Laughter is a funny thing –but what is it? Is it speech? Is it non-speech, like the thump of a stone in the grass? Is it something “in-between” –a part of that company of things which includes the bark of dogs, the purr of cats, the whisper of tree branches, the caw of birds?
What does it mean to laugh?
We can describe the event medically: an enlargement of the face, a delighted drawing at the corners of the eyes, a rhythmic undulation of the thorax producing the peculiar sounds in the voice.
We can describe the objects of laughter: a joke, a humorous situation, an awkwardness, a delightful gift, a comedic resolution in a narrative (e.g. the end of Shakespeare’s A Midsummer Night’s Dream).
We can event elucidate theories of the comedic: how to produce the effect in audiences, how to write good jokes, differences between dark comedy and slapstick, etc.
Everyone seems capable of it, so it cannot be identified strictly with an emotion or station in life: villains laugh and heroines laugh; bursars laugh and beggars laugh; the infant and the president both laugh.
But what does it mean to laugh? What is it?
Georges Bataille suggested that laughter is, at it’s core, the collapse of the knowable. We laugh, according to Bataille, not merely when we don’t know something but when all of the illusions about what we know are shown as false. “We laugh, in short, in passing very abruptly, all of a sudden, from a world in which everything is firmly qualified, in which everything is given as stable within a generally stable order, into a world in which our assurance is overwhelmed,” (1986, 90).
Does this satisfy us? It seems pretty close but fails ultimately because it does not account for Yahweh’s laughter. Bataille’s commitments to mystical atheism leave his account of laughter somewhat empty –like the sound of a hollow chuckle—for God laughs (Ps. 2:4; Zeph. 3:17).
And if God laughs, laughter must be something more than the sheer unknowability of the unknown. The omniscient One laughs, so laughter cannot be mere vacuity.
What is it then?
Laughter is confession.

● ● ● ●

§ **Task list**
1. In the piece on laughter, what did Georges Bataille suggest laughter is at its core?
2. Pick up the piece on laughter right after its final line and keep writing in the same voice.

● ● ● ●

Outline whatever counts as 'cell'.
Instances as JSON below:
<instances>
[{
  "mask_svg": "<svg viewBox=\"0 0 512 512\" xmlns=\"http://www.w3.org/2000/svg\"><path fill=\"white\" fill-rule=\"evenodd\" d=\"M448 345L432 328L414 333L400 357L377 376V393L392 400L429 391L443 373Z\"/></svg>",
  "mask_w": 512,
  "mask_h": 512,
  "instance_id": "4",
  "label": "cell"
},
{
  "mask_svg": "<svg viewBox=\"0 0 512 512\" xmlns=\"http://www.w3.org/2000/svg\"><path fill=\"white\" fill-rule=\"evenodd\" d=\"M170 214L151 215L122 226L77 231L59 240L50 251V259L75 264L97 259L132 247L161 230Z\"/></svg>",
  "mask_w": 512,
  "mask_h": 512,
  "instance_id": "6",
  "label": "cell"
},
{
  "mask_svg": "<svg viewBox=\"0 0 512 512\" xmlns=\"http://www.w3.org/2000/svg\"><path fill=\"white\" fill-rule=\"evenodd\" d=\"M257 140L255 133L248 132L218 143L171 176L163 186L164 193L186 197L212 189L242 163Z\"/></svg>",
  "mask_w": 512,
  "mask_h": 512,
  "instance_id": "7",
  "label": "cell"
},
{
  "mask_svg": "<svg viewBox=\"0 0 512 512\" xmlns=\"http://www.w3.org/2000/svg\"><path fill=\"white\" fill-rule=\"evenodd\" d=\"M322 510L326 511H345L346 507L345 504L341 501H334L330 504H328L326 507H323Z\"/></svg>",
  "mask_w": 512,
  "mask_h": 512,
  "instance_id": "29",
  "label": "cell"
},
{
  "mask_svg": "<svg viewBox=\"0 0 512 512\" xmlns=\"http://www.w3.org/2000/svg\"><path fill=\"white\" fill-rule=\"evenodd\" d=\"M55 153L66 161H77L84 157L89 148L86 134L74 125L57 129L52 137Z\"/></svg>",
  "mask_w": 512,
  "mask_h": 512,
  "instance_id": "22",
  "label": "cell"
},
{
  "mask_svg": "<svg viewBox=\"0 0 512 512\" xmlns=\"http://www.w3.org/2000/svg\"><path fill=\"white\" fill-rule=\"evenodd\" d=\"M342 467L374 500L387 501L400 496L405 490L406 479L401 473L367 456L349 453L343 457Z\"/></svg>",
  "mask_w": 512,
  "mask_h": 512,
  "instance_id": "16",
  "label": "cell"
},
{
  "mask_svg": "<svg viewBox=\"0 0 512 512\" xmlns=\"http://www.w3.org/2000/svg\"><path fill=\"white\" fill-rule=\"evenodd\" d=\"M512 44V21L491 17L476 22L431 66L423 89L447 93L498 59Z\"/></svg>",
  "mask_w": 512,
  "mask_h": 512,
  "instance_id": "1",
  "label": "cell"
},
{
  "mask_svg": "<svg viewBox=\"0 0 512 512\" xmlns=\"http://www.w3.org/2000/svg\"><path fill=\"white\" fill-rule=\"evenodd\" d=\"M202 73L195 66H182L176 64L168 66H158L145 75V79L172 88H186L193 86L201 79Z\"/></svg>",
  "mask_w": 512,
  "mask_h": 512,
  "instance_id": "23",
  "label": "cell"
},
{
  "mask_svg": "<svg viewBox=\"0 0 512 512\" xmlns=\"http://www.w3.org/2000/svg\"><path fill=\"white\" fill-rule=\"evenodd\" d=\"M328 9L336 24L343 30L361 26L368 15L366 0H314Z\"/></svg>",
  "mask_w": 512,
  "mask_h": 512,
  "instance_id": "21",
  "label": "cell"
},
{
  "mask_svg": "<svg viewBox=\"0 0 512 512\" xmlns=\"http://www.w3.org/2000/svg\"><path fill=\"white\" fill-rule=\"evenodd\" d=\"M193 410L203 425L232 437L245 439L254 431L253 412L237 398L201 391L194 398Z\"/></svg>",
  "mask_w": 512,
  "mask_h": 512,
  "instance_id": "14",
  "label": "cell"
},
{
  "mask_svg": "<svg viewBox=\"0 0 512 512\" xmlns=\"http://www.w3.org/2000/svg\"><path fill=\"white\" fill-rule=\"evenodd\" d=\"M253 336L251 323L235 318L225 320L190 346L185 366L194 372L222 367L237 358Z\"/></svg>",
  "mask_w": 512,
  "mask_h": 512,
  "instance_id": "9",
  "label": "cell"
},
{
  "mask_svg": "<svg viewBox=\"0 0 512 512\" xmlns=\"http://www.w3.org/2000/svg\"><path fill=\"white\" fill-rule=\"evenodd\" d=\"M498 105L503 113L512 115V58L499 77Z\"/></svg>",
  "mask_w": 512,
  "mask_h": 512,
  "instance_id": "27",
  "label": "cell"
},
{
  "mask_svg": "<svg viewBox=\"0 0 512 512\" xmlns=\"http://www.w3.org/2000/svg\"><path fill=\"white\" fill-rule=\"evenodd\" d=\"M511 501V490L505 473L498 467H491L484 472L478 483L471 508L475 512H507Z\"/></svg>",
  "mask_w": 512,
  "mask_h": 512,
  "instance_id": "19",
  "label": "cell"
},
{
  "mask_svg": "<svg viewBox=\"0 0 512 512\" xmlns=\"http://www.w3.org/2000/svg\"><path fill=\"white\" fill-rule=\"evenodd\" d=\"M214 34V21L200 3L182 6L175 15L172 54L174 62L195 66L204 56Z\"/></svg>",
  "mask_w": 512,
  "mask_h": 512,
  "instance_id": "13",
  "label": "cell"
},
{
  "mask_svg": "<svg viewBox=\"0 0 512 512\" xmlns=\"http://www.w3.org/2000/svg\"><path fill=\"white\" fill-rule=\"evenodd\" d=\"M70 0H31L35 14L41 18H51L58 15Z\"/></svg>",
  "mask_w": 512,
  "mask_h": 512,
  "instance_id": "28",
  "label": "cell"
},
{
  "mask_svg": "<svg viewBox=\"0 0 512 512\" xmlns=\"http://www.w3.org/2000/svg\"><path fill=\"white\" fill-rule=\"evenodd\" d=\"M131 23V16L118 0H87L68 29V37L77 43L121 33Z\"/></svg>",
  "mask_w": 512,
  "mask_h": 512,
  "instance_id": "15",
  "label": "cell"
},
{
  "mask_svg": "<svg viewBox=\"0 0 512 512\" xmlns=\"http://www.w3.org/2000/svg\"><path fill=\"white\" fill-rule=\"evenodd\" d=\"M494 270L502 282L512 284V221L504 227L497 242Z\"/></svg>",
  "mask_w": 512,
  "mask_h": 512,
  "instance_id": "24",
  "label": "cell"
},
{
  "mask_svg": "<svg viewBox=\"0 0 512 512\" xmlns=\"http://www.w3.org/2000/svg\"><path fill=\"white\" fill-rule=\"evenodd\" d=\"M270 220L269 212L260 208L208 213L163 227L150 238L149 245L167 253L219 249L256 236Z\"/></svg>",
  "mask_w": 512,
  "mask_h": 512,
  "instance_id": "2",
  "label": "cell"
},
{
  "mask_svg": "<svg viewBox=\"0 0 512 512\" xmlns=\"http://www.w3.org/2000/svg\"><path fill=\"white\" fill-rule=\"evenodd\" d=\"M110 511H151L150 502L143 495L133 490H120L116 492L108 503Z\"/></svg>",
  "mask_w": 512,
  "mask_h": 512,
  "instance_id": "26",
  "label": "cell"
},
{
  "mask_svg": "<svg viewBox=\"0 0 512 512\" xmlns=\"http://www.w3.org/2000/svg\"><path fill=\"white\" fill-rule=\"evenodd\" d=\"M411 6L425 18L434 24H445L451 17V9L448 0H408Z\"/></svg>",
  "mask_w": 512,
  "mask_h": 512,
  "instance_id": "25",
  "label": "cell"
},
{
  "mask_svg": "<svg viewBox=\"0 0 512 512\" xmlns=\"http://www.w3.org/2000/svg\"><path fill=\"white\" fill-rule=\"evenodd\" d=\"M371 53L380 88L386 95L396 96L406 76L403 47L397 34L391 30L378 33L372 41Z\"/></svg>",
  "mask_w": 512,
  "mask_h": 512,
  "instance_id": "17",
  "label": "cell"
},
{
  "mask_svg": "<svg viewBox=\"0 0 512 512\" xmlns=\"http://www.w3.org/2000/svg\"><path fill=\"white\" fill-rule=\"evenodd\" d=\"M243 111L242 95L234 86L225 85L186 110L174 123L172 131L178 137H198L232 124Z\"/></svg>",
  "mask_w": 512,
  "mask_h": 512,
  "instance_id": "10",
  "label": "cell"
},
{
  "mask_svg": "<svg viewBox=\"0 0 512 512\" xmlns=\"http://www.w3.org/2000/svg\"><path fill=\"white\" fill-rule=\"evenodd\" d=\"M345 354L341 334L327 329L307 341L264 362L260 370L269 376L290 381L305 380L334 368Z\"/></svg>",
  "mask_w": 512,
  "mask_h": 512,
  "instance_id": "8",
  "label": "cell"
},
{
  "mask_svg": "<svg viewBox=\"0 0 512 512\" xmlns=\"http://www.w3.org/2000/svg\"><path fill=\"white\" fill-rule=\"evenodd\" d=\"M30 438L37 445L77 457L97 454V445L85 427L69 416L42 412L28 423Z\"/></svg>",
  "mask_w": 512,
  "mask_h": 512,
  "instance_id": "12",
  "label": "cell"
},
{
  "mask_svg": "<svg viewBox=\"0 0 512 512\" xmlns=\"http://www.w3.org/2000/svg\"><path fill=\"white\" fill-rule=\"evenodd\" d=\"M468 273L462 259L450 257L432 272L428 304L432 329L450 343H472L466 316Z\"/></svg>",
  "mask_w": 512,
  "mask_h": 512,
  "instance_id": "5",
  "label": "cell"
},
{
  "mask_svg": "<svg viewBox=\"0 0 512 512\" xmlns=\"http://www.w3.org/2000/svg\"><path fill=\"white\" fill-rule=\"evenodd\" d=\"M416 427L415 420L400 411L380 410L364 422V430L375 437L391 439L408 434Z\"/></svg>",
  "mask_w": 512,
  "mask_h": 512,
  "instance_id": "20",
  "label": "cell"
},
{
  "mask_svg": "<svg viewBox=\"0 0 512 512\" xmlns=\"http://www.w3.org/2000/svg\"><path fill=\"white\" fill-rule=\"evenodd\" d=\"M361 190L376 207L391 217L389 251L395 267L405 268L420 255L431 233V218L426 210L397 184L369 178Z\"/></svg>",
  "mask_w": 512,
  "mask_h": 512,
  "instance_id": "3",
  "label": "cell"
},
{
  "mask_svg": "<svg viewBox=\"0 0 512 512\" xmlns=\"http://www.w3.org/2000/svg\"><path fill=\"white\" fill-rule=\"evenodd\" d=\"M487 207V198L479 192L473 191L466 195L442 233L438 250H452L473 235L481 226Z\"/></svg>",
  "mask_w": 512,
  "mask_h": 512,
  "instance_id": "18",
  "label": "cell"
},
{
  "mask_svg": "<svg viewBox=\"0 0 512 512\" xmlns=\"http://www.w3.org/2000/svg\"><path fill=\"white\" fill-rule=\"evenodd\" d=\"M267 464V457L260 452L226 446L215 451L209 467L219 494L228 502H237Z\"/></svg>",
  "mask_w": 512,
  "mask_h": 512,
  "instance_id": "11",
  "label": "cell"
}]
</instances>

● ● ● ●

§ **Results of the tasks**
1. The collapse of the knowable.

2.
Often it is involuntary. It is what we do when reality arrives and lays a demand on us. By it the condition of our hearts are laid bare. By it we are pressed into solidarity with the jest, or are condemned with the scoffers. Laughter can also be the decisive act of concurrence, we can choose to confess our joy or our non-comprehension or our surprise.
Laughter as a confession convicts us: we become one who “finds this funny.”
Like a confession laughter can deepen and return. I can confess the same things over again with a deeper honesty, and can laugh at the same The Office episode as each watching enriches it.
Like confession I can fake a laugh and remain dead in my heart.
Like confession it can be a glad thing to expose myself in this way or it can be a shameful thing.
When confronted with reality, inane laughter can be a confession that we do not know the truth or dare not speak its name.
Bataille was right in at least one way: laughter, as confession, always implies a failure of some sort: Courageous laughter confesses the failure of sin and evil. A glad laugh confesses the failure of the things opposed to goodness. A wicked laugh is a laugh that confesses a failure to love what is good. A jolly laugh, one of the most subversive of all good things, confesses the failure of our strength to save ourselves, and thus this category of laughter (the slapstick the bodily noises the pun the dad-joke the knock-knock and the riddle) serve to make us wise by helping not put our trust in the strength of horses and chariot (Ps. 20:7).